Entre ellas esta, tomada de las páginas 122 a 124 de la novela El desbarrancadero, de Fernando Vallejo (Alfaguara, Madrid 2001):
̶ ¿Nunca se te ha antojado ir al cine, abuelita?
Que para qué, esas eran novelerías.
̶ ¿Novelerías El Corsario Rojo o El Corsatio Negro? Por Dios, abuela, estás loca, no sabés lo que decís. ¿Por qué hablás de lo que no conocés? Vos lo único que sabés es lavar, planchar, barrer, trapiar, cocinar, criar gallinas y marranos, cuidar perros y limpiar café.
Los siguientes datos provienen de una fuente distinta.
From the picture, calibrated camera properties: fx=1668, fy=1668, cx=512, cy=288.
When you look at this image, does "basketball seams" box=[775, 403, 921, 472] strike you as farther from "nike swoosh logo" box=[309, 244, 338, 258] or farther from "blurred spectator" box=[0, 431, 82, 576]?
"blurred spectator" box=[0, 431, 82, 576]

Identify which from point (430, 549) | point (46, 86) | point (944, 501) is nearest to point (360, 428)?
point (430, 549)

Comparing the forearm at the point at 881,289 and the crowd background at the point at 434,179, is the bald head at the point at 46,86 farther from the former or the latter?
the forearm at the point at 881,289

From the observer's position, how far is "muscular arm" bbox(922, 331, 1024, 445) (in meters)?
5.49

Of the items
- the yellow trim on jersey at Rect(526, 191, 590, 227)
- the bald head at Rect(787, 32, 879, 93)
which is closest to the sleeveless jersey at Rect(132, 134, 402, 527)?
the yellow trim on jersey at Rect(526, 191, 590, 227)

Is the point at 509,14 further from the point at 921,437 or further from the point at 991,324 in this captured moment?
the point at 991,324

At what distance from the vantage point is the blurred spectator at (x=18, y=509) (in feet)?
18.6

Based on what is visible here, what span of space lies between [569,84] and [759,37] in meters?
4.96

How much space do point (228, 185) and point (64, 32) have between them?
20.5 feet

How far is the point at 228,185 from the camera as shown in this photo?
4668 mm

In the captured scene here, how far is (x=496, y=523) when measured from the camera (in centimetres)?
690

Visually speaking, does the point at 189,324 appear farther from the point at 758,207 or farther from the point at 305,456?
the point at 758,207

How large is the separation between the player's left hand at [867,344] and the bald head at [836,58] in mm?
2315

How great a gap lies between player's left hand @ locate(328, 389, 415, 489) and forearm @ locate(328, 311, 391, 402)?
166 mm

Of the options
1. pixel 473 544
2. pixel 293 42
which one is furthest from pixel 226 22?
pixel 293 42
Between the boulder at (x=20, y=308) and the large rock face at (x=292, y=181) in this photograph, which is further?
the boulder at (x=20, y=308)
Ah, y oír radionovelas. ¿Cuántas te oís al día? ¿Cinco? ¿O diez? ¡Qué aburrición!
̶ ¡Eh! ¿Y por qué me tienen que llevar la cuenta? ¿Es que ustedes pagan la luz?
̶ No, abuelita, no es por la luz, la luz la paga el abuelo. Es que las radionovelas te pueden embrutecer.
Oía, como dije, entre cinco y diez y las mezclaba todas, la de las once de la mañana con la de las seis de la tarde, y si uno le preguntaba por una la confundía con otra. Su mundo era una lucha inacabable entre los buenos buenos y los malos malos. ¿Y yo, abuelita, dónde estaba? ¿Entre los buenos? ¿O entre los malos?
La televisión nunca le gustó porque no tenía poder de sugestión. […] ¡Qué aparatico imbécil el televisor! Maravilloso el radio y sus radionovelas en las que la señora podía, si quería, imaginarse que andaba en lecho de rosas tomando champaña con el Príncipe Azul. Aunque, pensándolo mejor, ¿para qué iba a querer mi abuela tomar champaña habiendo chocolate?